Willie and Stover nodded.
"Then let me tell you I expect to have pneumonia from that bath." The young man coughed hollowly. "That's the way I caught it once before, and it wouldn't surprise me a bit if I'd be too sick to run by Saturday."
"Oh no; you don't get pneumony but once."
"And, besides," Fresno added, "it wouldn't have time to show up by Saturday."
"Get that ice-chest out of my room, that's all; it makes the air damp."
"No indeed!" said Still Bill. "We're goin' to see that you use it reg'lar." Then of Glass he inquired: "What do you do to him next?"
"I give him a nerve treatment. A jack-rabbit jumped at him this morning and he bolted to the outside fence." Larry forced his employer to a seat, then, securing a firm hold of the flesh, began to discourse learnedly upon anatomy and hygiene, the while his victim writhed. It was evident that the cattle-men were intensely interested. "Well, sir, when I first got him his sploven was in terrible shape," said Larry. "In fact, I never saw such a--"

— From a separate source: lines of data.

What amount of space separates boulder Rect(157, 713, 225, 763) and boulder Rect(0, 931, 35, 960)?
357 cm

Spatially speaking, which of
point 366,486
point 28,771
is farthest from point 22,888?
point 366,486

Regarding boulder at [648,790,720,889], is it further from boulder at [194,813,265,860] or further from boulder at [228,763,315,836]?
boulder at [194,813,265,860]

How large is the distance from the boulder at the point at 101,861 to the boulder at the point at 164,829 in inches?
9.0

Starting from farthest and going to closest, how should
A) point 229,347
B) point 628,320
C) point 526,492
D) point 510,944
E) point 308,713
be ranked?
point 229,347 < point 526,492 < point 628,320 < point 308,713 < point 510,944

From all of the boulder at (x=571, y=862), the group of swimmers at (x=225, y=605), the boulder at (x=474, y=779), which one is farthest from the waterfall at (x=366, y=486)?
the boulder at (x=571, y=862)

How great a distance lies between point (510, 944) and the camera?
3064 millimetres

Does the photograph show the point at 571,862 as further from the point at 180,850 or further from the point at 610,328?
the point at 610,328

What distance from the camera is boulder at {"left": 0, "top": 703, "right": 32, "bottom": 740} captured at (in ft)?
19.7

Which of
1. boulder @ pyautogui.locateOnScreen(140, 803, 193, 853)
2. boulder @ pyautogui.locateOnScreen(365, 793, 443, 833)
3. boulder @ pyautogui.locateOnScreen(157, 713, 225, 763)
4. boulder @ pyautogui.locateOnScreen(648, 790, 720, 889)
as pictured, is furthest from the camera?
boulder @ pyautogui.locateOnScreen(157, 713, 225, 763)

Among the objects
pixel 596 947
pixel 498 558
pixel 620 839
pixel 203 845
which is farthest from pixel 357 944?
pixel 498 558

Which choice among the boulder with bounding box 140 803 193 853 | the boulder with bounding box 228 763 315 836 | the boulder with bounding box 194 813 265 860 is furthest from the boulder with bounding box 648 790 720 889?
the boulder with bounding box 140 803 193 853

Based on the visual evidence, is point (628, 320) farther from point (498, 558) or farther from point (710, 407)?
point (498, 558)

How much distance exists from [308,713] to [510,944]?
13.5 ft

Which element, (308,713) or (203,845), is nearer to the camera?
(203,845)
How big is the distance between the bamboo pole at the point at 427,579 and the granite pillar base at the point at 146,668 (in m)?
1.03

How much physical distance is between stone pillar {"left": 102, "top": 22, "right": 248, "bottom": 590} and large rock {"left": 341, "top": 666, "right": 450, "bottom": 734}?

"What was in terrible shape?" ventured the tenor. "His sploven."
"Sploven! Is that a locality or a beverage?"
Glass glowered at the cause of the interruption. "It's a nerve- centre, of course!" Then to the others, he ran on, glibly: "The treatment was simple, but it took time. You see, I had to first trace his bedildo to its source, like this." He thrust a finger into Wally's back and ploughed a furrow upward. "You see?" He paused, triumphantly. "A fore-shortened bedildo! It ain't well yet."
"Can a man run fast with one of them?" inquired Willie.
"Certainly, cer-tain-ly--provided, of course, that the percentage of spelldiffer in the blood offsets it."
Both cowboys came closer now, and hung eagerly upon every word.
"And does it do--that?" they questioned, while Fresno suggested that it was not easy to tell without bleeding the patient.
"No, no! You can hear the spelldiffers." Glass motioned to Willie.
"Put your ear to his chest. Hear anything?"